_Exercise requirements:_
Lines before the one containing "大连东霖食品有限公司-QS证书(速冻食品)" are to be left out; that line and every line after it, through the last line below, are to be reproduced exactly.

_Dataset entries:_
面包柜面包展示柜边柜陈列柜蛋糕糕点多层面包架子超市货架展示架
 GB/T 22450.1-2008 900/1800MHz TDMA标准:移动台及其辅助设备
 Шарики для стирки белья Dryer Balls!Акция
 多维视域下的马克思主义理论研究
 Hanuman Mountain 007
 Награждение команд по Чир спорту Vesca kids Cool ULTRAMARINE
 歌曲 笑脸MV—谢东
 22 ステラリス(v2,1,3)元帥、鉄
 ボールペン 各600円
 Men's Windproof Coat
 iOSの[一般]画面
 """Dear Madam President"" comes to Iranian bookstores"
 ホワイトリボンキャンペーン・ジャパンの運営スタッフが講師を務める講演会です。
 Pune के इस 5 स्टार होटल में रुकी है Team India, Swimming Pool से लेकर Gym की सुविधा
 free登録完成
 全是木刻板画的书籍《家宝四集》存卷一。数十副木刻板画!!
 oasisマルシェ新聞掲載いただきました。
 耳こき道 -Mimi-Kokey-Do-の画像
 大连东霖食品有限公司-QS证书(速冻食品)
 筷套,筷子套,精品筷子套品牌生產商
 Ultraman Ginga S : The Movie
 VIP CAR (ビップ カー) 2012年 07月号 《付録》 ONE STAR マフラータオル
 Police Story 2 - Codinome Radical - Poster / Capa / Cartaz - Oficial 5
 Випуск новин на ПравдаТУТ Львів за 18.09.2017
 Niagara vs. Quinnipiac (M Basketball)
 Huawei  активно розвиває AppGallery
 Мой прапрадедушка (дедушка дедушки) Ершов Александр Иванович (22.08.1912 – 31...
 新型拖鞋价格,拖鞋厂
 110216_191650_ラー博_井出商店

_Exercise answer:_
 大连东霖食品有限公司-QS证书(速冻食品)
 筷套,筷子套,精品筷子套品牌生產商
 Ultraman Ginga S : The Movie
 VIP CAR (ビップ カー) 2012年 07月号 《付録》 ONE STAR マフラータオル
 Police Story 2 - Codinome Radical - Poster / Capa / Cartaz - Oficial 5
 Випуск новин на ПравдаТУТ Львів за 18.09.2017
 Niagara vs. Quinnipiac (M Basketball)
 Huawei  активно розвиває AppGallery
 Мой прапрадедушка (дедушка дедушки) Ершов Александр Иванович (22.08.1912 – 31...
 新型拖鞋价格,拖鞋厂
 110216_191650_ラー博_井出商店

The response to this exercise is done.